▸ Document section
(13 years, 10 months ago)
Lords ChamberMy Lords, the Bill provides for an equalisation in constituencies so that their electorates have to fall within bands of plus or minus 5 per cent, with only two exceptions. This amendment proposes a small but important change that that should be not plus or minus 5 per cent of the electorates but plus or minus 5 per cent of a notional electorate, which is calculated to provide for shortfalls in registration.
I will turn to the substance of the argument in a minute, but I want to make one point that pervaded our earlier debates and which, as the House’s resident statistical geek, rather grates on me: the tendency of people to prefer an exact figure, however ill based and peculiar, to an estimated figure, however well calculated. The fact is that the registered electorate is a very poor figure indeed for calculating anything. I will come to the detail in a minute, but will say now that only 91 to 92 per cent of the actual electorate are registered. Some 3.5 million people are missing from the electoral register. We all want better registration, but it will not come in an instant. So it is not really a good figure.
I cannot help but contrast the imprecision of that number—not that it is a precise number; it is a meaningless number—with the precision of the 5 per cent that is allowed each way. I have argued in various contexts that the Bill is too inflexible for the purpose that we all share, which is equalising the size of constituencies. That led me to wonder whether there was not a way of coming up with a notional figure for electorates that more nearly reflected both up-to-date figures and the actuality of the number of should-be electors in each constituency that also deals with non-registration.

▸ Record set
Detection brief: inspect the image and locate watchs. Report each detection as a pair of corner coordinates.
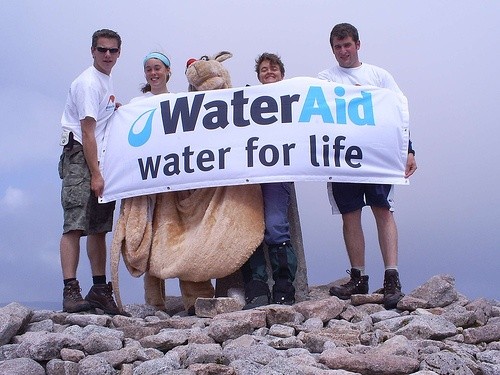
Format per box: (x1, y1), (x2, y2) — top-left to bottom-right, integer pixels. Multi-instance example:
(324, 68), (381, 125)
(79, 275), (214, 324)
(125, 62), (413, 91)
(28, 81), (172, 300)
(408, 150), (415, 156)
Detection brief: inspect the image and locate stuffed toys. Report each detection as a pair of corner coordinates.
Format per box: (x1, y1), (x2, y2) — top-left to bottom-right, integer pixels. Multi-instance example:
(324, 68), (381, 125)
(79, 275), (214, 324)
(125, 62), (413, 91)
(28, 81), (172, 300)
(111, 49), (243, 309)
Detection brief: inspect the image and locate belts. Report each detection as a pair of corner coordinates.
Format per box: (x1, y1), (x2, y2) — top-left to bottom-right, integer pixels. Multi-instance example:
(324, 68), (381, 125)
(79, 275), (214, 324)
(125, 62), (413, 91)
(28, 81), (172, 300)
(64, 141), (83, 157)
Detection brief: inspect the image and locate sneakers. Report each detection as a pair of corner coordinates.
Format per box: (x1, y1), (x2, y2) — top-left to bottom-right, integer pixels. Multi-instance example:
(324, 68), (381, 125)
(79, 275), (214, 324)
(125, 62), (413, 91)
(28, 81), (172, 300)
(63, 280), (89, 312)
(330, 269), (368, 300)
(85, 282), (131, 317)
(242, 295), (272, 309)
(273, 299), (294, 305)
(381, 269), (401, 309)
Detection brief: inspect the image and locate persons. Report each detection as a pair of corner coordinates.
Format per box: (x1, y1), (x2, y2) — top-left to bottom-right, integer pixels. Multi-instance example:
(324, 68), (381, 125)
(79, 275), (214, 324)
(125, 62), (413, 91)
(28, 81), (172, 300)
(58, 29), (134, 317)
(241, 52), (297, 310)
(113, 52), (213, 311)
(310, 23), (417, 306)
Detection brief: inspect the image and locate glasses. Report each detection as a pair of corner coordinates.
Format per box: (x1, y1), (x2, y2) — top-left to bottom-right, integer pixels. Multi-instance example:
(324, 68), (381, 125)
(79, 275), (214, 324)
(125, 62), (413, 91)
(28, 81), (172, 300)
(96, 47), (118, 53)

▸ Actions to take
A) Answer these questions using the Lords speech on constituency electorates:
(i) Within what band must constituency electorates fall under the Bill?
(ii) What share of the actual electorate does the speaker say is registered?
(iii) About how many people are missing from the electoral register?
B) List every numerical figure that the Lords speech gives about constituency bands or electoral registration.
C) Carry on the Lords speech about constituency electorates beyond its last sentence, in the same voice.
The material above was drawn from a different source than the Lords speech.

▸ The results
A)
(i) Plus or minus 5 per cent, with only two exceptions.
(ii) Only 91 to 92 per cent.
(iii) Some 3.5 million people.

B)
- Plus or minus 5 per cent (the band for constituency electorates)
- Two (the number of exceptions to that band)
- 91 to 92 per cent (the share of the actual electorate that is registered)
- Some 3.5 million (the number of people missing from the electoral register)

C)
I remind the Committee of the figures. Non-registration is very serious, but it is concentrated in particular groups. The Electoral Commission published in March 2010 a study, The Completeness and Accuracy of Electoral Registers in Great Britain. The figures given in it are striking: 56 per cent of 17 to 24 year-olds are not registered. Of private sector tenants, 49 per cent are not registered. Of people from black and ethnic minorities, 31 per cent are not registered. That distorts the figures on which we are trying to base size of constituency in the future.
If those figures are soundly based—everyone can look at the Electoral Commission’s study and see how soundly based they think they are, but it seemed a good piece of work to me—it would be possible to construct mathematically and with no great difficulty a model that provided a decent estimate of what the electorate in each constituency would be if everyone who is eligible to register had done so. This would have certain effects. For example, it would mean that inner-city areas tended to have rather more representation, while stable suburban areas had rather less.
There are various advantages to this. First, MPs represent everyone. Therefore, an estimate of the notional electorate—actually, the number of people who really live in their areas—would be nearer to the number of everyone whom they represented than the actual registered electorate. Secondly, it would be a more robust measure in a system of registration that will have great noise and perhaps instability injected into it. In principle, individual registration is a great thing. As we know from Northern Ireland, the reality, at least at first, can be very different from the theory.
The noble Lord’s amendments are always very clever—first class; a lot of work goes into them. Who would establish the model to apply to constituencies, who would decide which model was applied to which constituency, and how long would the noble Lord propose for that to take?
The Electoral Commission would be the obvious body to do this work, because it has done the original study and is very familiar with it. I do not think that it would take long at all, given a decent computer; it is a perfectly simple mathematical formula. It would generate a notional electorate for each constituency. I agree with the noble Lord—I was going to say this later—that there are practical matters to be sorted out later about whether the proposal is workable. That is why I said that the amendment is exploratory and is not necessarily the finished article.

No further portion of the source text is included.